Increasing participation of sclerostin in postnatal bone development, revealed by three-dimensional immunofluorescence morphometry

Confocal immunofluorescence tiling imaging revealed the spatio-temporal distributions of osterix and sclerostin in femurs from 3-day-old, 2-week-old and 4-week-old rats to be reciprocally exclusive at the tissue level. Further quantitative three-dimensional immuno fluorescence morphometry demonstrated the increasing distribution of sclerostin in the osteocytic lacuno-canalicular system specifically in diaphysis, which paralleled the cooperative participation and depletion of osterix and β-catenin in adjacent periosteum cells. Treating MC3T3-E1 cells with BIO (a GSK3 inhibitor) induced the stabilization of β-catenin and nuclear translocation of osterix, and negatively regulated osteocalcin/BGLAP and Dmp1. These results collectively demonstrate that the increasing distribution of sclerostin in diaphyseal cortical bone appears to be involved in the attenuation of osterix and β-catenin in adjacent periosteum cells, thus possibly contributing to osteoblast maturation and reducing the osteoblast formation at this bone site. Our confocal microscopy-based imaging analyses provide a comprehensive and detailed view of the spatio-temporal distribution of sclerostin, β-catenin and osterix at the tissue to subcellular level in a coherent manner, and uncovered their spatio-temporal cooperation in postnatal bone development, thus providing evidence that they link skeletogenic growth and functional bone development.

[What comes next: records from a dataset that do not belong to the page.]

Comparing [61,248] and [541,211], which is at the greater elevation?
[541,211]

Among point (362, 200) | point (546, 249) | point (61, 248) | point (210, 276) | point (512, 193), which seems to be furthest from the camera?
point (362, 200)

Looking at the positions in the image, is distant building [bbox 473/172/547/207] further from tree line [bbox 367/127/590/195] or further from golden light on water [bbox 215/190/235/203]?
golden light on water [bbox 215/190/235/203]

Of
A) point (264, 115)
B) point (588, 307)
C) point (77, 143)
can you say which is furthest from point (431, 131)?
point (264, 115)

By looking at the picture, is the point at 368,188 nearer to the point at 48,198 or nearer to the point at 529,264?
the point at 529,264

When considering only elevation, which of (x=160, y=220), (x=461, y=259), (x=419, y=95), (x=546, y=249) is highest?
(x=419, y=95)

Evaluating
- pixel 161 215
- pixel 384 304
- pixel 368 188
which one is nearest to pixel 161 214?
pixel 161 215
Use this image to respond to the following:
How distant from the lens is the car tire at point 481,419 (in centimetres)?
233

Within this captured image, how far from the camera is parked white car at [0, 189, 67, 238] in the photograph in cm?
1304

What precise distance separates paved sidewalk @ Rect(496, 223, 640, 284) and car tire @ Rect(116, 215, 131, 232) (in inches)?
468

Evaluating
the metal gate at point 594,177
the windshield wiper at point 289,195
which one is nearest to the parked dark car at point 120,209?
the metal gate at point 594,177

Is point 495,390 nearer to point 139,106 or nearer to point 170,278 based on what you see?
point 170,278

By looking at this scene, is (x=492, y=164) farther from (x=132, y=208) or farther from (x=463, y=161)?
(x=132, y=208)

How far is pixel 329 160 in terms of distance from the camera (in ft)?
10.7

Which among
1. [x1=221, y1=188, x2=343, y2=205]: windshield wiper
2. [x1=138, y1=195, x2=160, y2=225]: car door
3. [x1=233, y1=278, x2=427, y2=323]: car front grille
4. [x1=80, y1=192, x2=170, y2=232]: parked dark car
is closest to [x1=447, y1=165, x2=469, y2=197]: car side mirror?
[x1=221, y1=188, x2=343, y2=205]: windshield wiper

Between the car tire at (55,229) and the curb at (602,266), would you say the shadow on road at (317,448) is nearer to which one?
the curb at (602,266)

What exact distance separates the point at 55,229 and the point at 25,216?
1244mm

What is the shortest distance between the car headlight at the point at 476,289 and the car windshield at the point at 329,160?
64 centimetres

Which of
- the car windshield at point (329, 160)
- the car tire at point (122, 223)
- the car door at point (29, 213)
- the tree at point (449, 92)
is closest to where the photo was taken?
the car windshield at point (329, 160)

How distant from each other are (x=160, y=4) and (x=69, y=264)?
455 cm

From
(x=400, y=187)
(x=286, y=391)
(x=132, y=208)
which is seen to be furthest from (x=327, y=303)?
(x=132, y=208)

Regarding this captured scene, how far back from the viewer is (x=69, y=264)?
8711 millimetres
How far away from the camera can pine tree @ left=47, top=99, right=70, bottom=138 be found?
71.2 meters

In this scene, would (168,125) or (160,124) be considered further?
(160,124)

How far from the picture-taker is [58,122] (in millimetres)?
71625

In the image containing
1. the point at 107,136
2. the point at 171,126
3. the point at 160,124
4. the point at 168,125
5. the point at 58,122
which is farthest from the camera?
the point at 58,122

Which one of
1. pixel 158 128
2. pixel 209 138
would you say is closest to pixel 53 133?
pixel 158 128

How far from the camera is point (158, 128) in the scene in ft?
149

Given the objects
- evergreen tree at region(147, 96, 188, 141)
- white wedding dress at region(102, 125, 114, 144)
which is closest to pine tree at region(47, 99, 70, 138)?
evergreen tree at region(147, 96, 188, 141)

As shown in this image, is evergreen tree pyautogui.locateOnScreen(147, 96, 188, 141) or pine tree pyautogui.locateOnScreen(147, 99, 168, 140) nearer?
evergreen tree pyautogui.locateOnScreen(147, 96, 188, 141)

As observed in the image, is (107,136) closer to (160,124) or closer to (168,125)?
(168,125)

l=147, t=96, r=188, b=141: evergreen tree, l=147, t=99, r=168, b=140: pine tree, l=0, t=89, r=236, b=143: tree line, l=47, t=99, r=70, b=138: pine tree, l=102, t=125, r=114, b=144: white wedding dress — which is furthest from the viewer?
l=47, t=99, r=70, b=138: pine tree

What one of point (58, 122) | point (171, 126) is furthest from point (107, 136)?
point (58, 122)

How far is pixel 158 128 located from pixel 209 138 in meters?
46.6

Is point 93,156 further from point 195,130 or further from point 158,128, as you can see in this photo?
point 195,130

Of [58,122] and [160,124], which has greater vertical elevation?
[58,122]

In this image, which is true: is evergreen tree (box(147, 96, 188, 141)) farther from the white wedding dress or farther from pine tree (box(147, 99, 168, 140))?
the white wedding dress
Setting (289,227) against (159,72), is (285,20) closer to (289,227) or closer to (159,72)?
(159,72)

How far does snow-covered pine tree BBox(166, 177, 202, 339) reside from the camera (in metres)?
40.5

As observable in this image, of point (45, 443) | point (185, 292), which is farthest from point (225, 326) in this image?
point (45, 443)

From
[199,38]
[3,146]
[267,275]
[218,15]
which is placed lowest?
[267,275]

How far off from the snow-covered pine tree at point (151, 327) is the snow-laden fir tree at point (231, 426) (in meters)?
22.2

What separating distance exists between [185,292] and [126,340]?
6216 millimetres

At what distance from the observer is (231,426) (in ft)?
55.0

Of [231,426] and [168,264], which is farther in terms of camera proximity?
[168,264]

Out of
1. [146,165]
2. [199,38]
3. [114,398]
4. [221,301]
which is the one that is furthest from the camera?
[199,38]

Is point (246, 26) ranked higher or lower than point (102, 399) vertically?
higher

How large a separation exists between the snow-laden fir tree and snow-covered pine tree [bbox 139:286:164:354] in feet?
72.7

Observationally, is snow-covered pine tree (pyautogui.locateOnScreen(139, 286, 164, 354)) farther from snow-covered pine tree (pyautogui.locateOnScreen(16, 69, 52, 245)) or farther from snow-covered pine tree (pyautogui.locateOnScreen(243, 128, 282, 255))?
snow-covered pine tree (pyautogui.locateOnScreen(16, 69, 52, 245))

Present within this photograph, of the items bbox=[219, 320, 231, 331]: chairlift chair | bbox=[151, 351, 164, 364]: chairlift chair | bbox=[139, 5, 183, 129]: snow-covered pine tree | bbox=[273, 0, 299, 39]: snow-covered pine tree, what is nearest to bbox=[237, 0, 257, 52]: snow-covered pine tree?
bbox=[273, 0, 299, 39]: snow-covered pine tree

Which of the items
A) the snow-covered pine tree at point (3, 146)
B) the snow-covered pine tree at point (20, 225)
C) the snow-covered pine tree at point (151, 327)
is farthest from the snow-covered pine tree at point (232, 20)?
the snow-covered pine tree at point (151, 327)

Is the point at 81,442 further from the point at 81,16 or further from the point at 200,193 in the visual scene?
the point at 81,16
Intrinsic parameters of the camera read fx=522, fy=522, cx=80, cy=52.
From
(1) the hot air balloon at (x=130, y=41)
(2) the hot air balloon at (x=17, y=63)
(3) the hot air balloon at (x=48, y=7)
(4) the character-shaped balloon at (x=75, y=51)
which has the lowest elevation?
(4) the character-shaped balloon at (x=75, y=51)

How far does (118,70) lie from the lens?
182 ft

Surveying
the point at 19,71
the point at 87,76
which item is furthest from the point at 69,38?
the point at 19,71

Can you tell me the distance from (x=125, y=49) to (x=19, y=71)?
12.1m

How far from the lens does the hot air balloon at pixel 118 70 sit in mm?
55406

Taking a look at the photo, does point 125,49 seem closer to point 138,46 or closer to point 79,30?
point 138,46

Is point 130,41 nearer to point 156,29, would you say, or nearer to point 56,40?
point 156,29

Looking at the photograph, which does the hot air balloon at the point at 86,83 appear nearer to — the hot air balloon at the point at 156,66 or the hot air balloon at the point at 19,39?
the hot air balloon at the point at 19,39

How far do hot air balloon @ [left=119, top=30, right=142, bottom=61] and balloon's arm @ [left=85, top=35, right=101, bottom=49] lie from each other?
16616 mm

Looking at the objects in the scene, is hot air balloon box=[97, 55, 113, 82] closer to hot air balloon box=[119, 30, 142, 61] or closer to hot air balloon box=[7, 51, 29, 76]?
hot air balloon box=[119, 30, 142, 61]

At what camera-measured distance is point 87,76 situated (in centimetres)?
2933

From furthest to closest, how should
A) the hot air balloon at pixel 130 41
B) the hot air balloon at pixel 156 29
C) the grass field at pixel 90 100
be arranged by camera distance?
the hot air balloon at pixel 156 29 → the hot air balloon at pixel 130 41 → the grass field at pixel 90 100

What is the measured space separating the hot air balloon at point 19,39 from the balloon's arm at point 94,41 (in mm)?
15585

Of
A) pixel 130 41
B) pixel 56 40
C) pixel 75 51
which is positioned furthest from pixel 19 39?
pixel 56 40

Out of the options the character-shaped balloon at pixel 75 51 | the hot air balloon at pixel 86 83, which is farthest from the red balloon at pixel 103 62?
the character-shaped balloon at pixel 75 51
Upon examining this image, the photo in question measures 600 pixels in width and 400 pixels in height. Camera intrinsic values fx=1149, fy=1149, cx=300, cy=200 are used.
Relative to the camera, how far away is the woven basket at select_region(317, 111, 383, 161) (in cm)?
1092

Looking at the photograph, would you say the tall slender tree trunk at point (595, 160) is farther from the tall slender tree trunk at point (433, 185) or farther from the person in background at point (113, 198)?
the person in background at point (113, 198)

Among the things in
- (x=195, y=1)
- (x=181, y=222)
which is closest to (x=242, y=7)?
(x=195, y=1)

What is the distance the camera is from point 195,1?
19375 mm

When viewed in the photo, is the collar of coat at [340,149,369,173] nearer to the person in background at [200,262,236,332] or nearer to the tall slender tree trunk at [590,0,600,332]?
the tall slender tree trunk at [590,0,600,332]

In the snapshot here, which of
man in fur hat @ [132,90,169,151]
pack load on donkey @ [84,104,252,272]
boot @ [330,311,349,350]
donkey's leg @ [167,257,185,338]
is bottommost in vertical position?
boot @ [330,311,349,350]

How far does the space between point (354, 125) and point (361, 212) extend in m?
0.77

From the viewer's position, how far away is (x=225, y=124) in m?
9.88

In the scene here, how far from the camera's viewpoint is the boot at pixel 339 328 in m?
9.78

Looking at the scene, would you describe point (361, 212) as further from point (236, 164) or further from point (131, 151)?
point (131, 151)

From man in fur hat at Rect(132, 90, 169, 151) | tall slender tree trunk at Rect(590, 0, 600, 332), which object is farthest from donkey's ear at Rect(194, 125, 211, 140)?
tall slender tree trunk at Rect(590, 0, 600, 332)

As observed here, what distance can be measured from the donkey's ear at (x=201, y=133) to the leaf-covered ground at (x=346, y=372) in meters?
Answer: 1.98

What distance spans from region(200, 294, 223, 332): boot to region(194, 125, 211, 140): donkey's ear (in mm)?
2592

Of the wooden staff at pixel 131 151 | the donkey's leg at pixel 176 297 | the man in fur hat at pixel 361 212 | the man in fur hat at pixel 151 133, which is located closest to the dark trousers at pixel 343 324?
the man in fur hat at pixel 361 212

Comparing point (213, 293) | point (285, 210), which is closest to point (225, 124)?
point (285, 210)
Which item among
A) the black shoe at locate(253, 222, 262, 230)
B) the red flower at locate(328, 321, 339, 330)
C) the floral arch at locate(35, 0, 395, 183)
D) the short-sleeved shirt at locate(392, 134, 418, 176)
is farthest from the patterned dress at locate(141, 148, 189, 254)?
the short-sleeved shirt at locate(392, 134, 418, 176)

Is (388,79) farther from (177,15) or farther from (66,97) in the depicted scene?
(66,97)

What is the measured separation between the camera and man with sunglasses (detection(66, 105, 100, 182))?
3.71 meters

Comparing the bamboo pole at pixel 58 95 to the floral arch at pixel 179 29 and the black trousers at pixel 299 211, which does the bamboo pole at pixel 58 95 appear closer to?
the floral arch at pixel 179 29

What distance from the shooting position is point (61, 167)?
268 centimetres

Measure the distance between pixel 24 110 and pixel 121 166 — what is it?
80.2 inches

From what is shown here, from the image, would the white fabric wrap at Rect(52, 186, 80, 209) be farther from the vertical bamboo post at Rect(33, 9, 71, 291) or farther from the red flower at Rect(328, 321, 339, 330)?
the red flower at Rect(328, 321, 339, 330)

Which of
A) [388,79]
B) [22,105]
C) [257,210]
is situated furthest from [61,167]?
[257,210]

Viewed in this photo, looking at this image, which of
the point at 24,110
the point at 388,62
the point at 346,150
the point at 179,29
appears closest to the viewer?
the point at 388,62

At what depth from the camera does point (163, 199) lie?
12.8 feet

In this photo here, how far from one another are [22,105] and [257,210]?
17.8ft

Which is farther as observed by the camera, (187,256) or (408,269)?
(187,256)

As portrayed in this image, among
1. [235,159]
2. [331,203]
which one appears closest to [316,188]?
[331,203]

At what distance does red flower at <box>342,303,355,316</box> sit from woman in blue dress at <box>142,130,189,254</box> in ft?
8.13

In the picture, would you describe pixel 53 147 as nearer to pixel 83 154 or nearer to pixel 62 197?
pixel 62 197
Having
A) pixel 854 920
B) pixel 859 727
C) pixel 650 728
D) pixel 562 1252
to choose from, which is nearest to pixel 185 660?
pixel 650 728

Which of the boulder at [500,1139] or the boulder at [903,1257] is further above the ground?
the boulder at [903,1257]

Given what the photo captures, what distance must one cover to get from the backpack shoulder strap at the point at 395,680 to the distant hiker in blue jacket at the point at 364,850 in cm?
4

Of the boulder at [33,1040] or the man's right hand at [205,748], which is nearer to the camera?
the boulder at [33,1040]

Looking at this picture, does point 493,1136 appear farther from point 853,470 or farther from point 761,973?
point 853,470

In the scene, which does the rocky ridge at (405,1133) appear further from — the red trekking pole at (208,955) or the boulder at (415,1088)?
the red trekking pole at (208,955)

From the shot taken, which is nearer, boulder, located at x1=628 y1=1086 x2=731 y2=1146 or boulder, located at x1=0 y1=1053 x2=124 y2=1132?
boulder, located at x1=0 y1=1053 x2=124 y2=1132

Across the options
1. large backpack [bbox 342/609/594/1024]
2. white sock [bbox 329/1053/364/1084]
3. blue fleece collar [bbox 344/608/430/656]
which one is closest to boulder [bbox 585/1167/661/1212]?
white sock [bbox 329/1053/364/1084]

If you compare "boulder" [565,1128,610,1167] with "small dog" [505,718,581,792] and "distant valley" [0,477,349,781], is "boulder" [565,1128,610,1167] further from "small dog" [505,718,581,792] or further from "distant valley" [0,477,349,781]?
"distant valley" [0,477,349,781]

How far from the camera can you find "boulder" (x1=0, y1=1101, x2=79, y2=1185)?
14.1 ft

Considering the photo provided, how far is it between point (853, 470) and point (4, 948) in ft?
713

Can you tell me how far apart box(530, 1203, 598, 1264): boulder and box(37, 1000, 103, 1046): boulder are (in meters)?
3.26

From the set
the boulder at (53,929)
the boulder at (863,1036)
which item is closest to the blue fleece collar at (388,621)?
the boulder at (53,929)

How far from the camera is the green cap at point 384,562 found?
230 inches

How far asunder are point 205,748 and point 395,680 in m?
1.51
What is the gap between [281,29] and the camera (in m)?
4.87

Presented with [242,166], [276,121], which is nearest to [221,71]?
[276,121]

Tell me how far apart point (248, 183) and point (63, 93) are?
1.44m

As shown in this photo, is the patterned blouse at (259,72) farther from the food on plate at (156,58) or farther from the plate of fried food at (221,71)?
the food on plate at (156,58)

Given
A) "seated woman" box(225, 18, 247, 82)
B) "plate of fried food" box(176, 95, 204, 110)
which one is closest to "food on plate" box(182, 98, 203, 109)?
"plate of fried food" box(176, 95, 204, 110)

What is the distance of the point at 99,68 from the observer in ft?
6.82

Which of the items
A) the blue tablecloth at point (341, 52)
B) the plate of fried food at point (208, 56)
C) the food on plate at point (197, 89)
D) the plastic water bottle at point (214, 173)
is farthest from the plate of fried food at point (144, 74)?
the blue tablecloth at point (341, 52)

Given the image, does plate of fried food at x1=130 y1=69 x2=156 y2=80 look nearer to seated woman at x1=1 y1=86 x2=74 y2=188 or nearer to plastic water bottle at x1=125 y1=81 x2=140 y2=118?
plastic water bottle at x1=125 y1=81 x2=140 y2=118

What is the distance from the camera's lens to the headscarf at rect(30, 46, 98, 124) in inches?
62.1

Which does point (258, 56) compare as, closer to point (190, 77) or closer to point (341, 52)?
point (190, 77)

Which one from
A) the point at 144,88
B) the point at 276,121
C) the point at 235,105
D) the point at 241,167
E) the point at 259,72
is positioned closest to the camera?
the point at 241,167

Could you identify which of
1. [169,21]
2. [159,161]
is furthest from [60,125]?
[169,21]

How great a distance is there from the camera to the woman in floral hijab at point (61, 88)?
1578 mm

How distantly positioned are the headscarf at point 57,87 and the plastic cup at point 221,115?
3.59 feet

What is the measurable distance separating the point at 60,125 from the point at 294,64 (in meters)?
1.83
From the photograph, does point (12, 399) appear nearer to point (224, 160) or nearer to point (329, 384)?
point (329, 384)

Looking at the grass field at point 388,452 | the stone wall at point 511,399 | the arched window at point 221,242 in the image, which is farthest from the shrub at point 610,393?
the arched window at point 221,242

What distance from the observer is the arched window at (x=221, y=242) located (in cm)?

Spatiotemporal disorder in the axial skeleton development of the Mesp2-null mouse: A model of spondylocostal dysostosis and spondylothoracic dysostosis

Spondylocostal dysostosis (SCDO) is a genetic disorder characterized by severe malformation of the axial skeleton. Mesp2 encodes a basic helix-loop-helix type transcription factor that is required for somite formation. Its human homologue, Mesp2, is a gene affected in patients with SCDO and a related vertebral disorder, spondylothoracic dysostosis (STDO). This work investigated how the loss of Mesp2 affects axial skeleton development and causes the clinical features of SCDO and STDO. We first confirmed, by three-dimensional computed tomography scanning, that Mesp2-null mice exhibited mineralized tissue patterning resembling the radiological features of SCDO and STDO. Histological observations and in situ hybridization probing for extracellular matrix molecules demonstrated that the developing vertebral bodies in Mesp2-null mice were extensively fused with rare insertions of intervertebral tissue. Unexpectedly, the intervertebral tissues were mostly fused longitudinally in the vertebral column, instead of exhibiting extended formation, as was expected based on the caudalized properties of Mesp2-null somite derivatives. Furthermore, the differentiation of vertebral body chondrocytes in Mesp2-null mice was spatially disordered and largely delayed, with an increased cell proliferation rate. The quantitative three-dimensional immunofluorescence image analyses of phospho-Smad2 and -Smad1/5/8 revealed that these chondrogenic phenotypes were associated with spatially disordered inputs of TGF-β and BMP signaling in the Mesp2-null chondrocytes, and also demonstrated an amorphous arrangement of cells with distinct properties. Furthermore, a significant delay in ossification in Mesp2-null vertebrae was observed by peripheral quantitative computed tomography. The current observations of the spatiotemporal disorder of vertebral organogenesis in the Mesp2-null mice provide further insight into the pathogenesis of SCDO and STDO, and the physiological development of the axial skeleton.